Dengan demikian, tantangan baru dari pemahaman relasional tentang kehidupan manusia dan bagaimana kita mengubah satu sama lain saat ini menunjukkan rekonsiliasi antara kehalusan manusia dan hasrat yang selalu ditempatkan tentang perbedaan yang dalam beberapa kasus dapat menjadi bagian dari diri. sama.

Referensi

  1. Becker, H. (1952). - Variasi kelas sosial dalam hubungan guru-murid. Jurnal Pendidikan Sosiologi, 25.451-466. Dikutip dalam (Trouilloud & Sarrazin, 2003)
  2. Boser, U., & Hanna, R. (10 tahun 2014). Kekuatan Efek Pygmalion: Harapan Guru Sangat Memprediksi Penyelesaian Perguruan Tinggi. Pusat Kemajuan Amerika.
  3. Merton, R. (musim panas 1948). Nubuat yang Memenuhi Diri. The Antioch Review, 8 (2), 193-210.
  4. Trouilloud, D., & Sarrazin, P. (2003). Catatan tentang synth [Les connaissances actuelles sur l'effet Pygmalion: processus, poids et modateurs]. Revue française de pédagogie, 145, 89-119.
  5. Jussim, L., Smith, A., Madon, S., & Palumbo, P. (1998). Harapan guru Kemajuan dalam Penelitian Pengajaran. 7, 1-48.
  6. Lerbet-Sereni, F. (2014). Hubungan pedagogis: de l'effet Pygmalion à la figure d'Antigone. 2, 106-116.
  7. Mainetti, J. A. (2008). Kompleks bioetika: Pygmalion, Narcissus dan Knock. Latin American Journal of Bioethics, 8 (2), 30-37 Hellenic Journal of Pedagogy Research.
  8. Cordeiro, M. (10 dari 08 2015). Do Efeito ao Paradigma: Narciso, Medusa dan Pigmalião. ARS (São Paulo), 149-163.

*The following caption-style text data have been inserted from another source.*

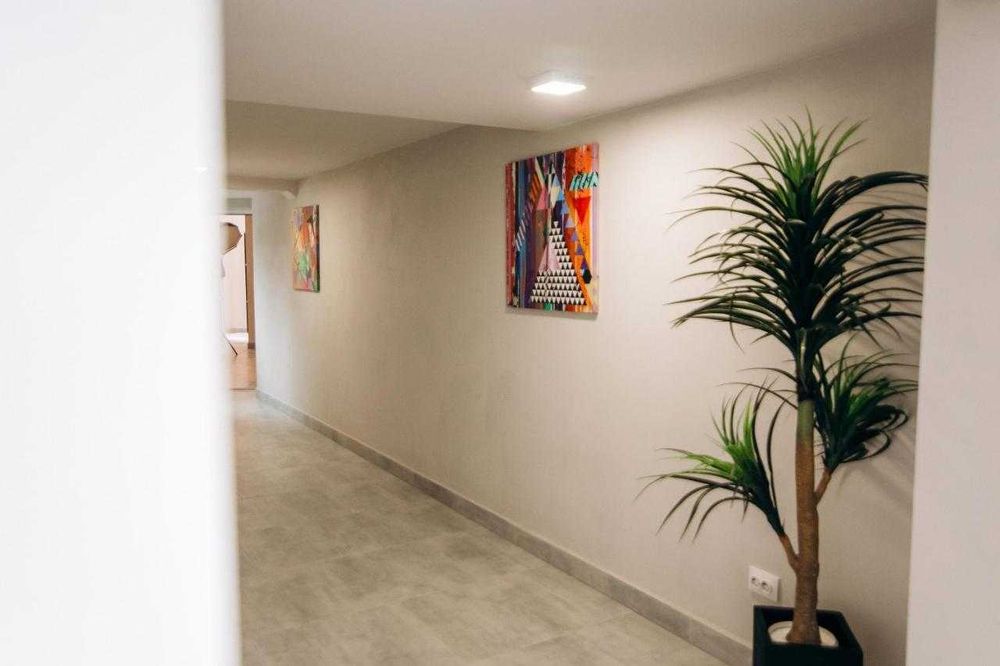 Центр Буковеля діючий апартамент прибуток СПА витяги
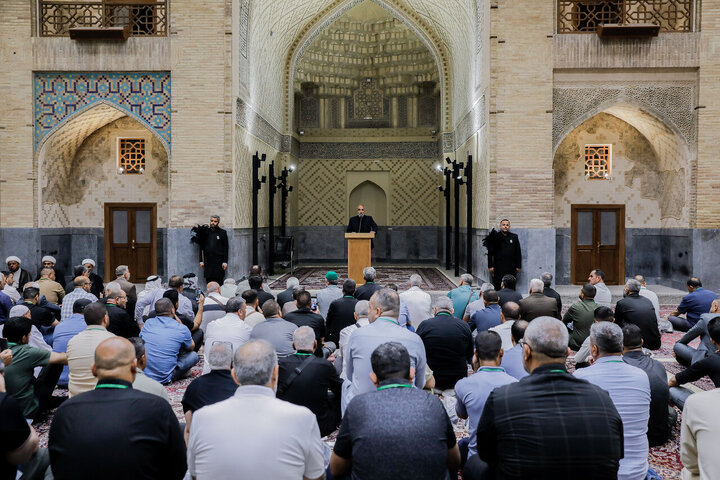 تقرير مصور/ أصحاب مواكب سامراء يتشرفون بزيارة الإمام الرضا (ع) في مدينة مشهد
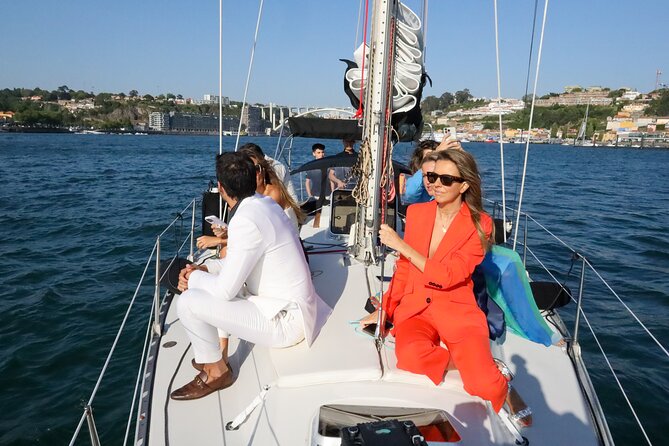 Charming tour of the Douro on an exclusive sailboat for up to 8 people - What the crew does right, based on the most praised experience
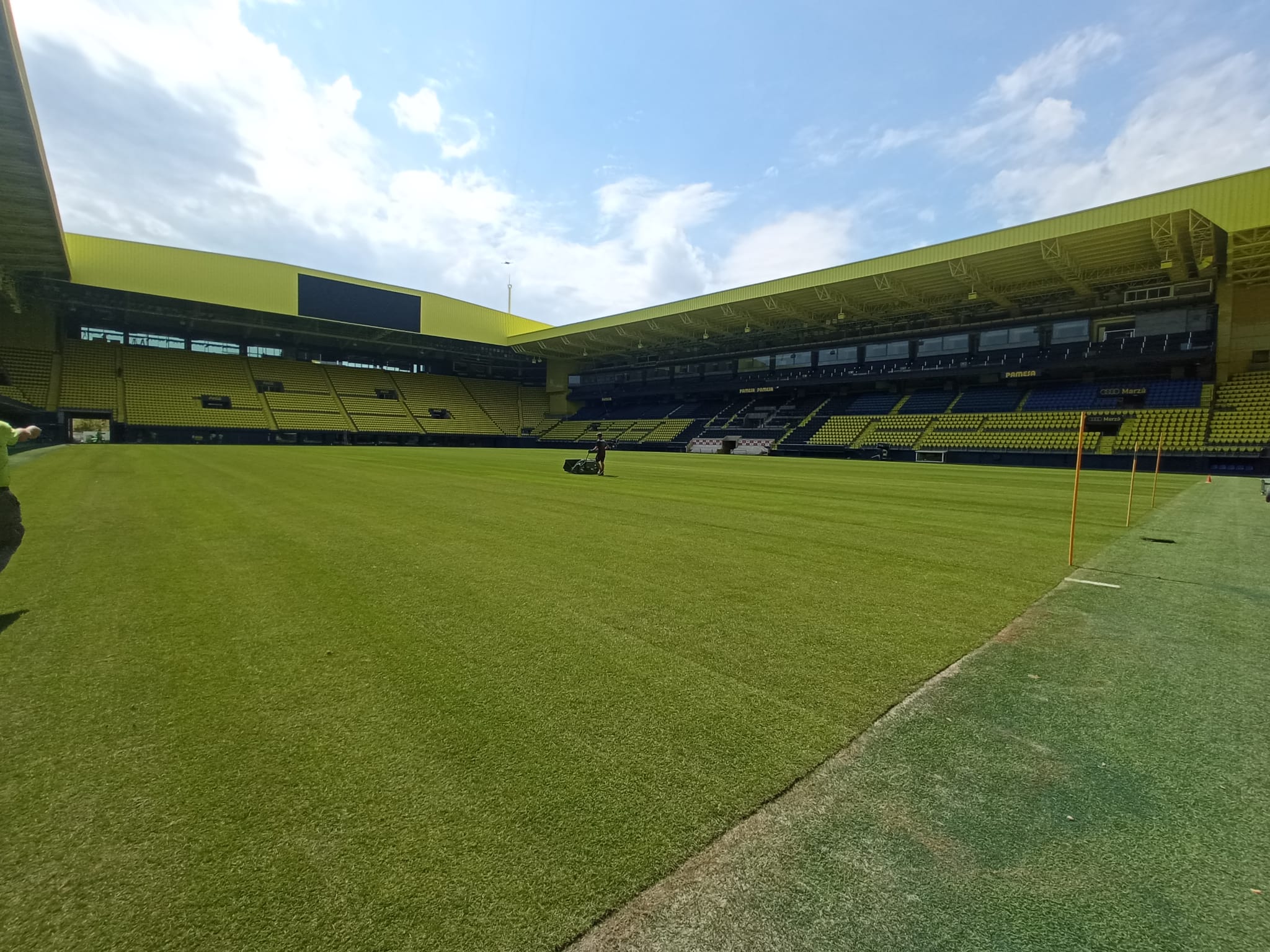 El Estadio de la Cerámica ya luce nuevo césped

  9. White, S., & Locke, E. (2000). Masalah dengan efek Pygmalion dan beberapa solusi yang diusulkan. Kuartal Kepemimpinan, 11 (3), 389-415.
  10. Cooper, Harris, & al, e. (1979). Memahami Pygmalion: Psikologi Sosial dari Harapan Clasrom yang Memenuhi Diri. Pendirian Sains Nasional, 2-86.
  11. Rosenthal, R., & Rubin, D. (1971). Pygmalion Ditegaskan Kembali. Yayasan Sains Nasional, 1-24.
  12. Ruhovits, P., & Kaehr, M. (1971). Analisis Pygmalion: Menuju dan Penjelasan Temuan Rosenthal-Jacobson. Yayasan Sains Nasional, 1-16.
  13. Rosenthal, R., & Jacobson, L. (1968). Pygmalion di Ruang Kelas. 16-20.
  14. Van der Maren, J.-M. (1977). "Le double aveugle contre Pygmalion": éléments de psychosociologie de la recherche en éducation et méthodologie des plan. 3 (3), 365-380.